SUPPLIED TEXT:
[start]
Voldenet setting speed side aside for a second, this would be saner perhaps 17:00
m: my role Positional2 { method is-empty { self.elems == 0 }; method Bool { !self.is-empty }; }; my role Eh does Positional2 { method elems { 0 } }; my @x is Eh; say (if @x { "non-" }) ~ "empty"
camelia empty
Voldenet m: my role Pos { method elems { … }; method is-empty { self.elems == 0 }; method Bool { !self.is-empty }; }; my role Eh does Pos { }; my @x is Eh; say (if @x { "non-" }) ~ "empty" 17:07
camelia non-empty
Voldenet that is… peculiar
lizmat I guess because Any.elems exists, the implementation check doesn't fire 17:08
m: role A { method elems { ... } }; A.new
camelia ( no output )
lizmat m: role A { method elemz { ... } }; A.new
camelia Method 'elemz' must be implemented by A because it is required by roles: A.
[end]
PROMPT 1: Return the chat log passage from "Voldenet setting speed" up to and including "no output )", with no changes.
PROMPT 2: Which roles are declared in the code lines of the chat log? Give each role name once.
PROMPT 3: Continue the chat log, starting right after its last line.

LISTED RECORDS:
[start]
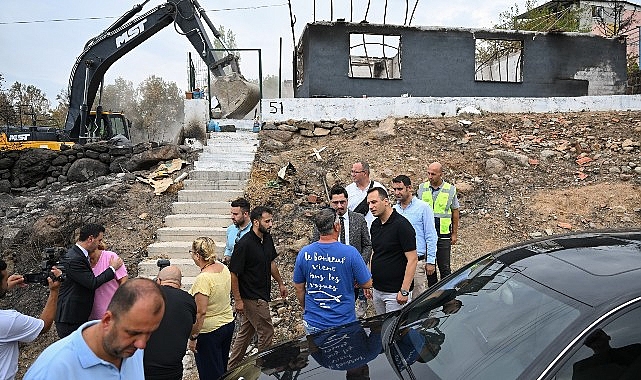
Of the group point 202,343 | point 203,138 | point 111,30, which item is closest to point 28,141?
point 111,30

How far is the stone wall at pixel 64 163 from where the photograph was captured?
1017 cm

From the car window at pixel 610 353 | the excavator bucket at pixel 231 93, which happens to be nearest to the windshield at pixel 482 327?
the car window at pixel 610 353

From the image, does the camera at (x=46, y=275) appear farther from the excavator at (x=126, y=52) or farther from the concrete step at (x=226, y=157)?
the excavator at (x=126, y=52)

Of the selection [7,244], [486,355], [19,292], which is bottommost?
[19,292]

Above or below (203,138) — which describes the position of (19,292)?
below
[end]
TASK ANSWER 1:
Voldenet setting speed side aside for a second, this would be saner perhaps 17:00
m: my role Positional2 { method is-empty { self.elems == 0 }; method Bool { !self.is-empty }; }; my role Eh does Positional2 { method elems { 0 } }; my @x is Eh; say (if @x { "non-" }) ~ "empty"
camelia empty
Voldenet m: my role Pos { method elems { … }; method is-empty { self.elems == 0 }; method Bool { !self.is-empty }; }; my role Eh does Pos { }; my @x is Eh; say (if @x { "non-" }) ~ "empty" 17:07
camelia non-empty
Voldenet that is… peculiar
lizmat I guess because Any.elems exists, the implementation check doesn't fire 17:08
m: role A { method elems { ... } }; A.new
camelia ( no output )

TASK ANSWER 2: Positional2, Eh, Pos, A

TASK ANSWER 3:
in block <unit> at <tmp> line 1
Voldenet Yes, well, it's implemented obviously 17:09
still, Positional could be more strict about its implementations
lizmat m: role A is Mu { method elems { ... } }; A.new 17:10
camelia Method 'elems' must be implemented by A because it is required by roles: A.
in block <unit> at <tmp> line 1
lizmat that could be a way out ?
Voldenet Ah, that works
m: my role Pos is Mu { method elems { … }; method is-empty { self.elems == 0 }; method Bool { !self.is-empty }; }; my role Eh does Pos { method elems { 0 } }; my @x is Eh; say (if @x { "non-" }) ~ "empty"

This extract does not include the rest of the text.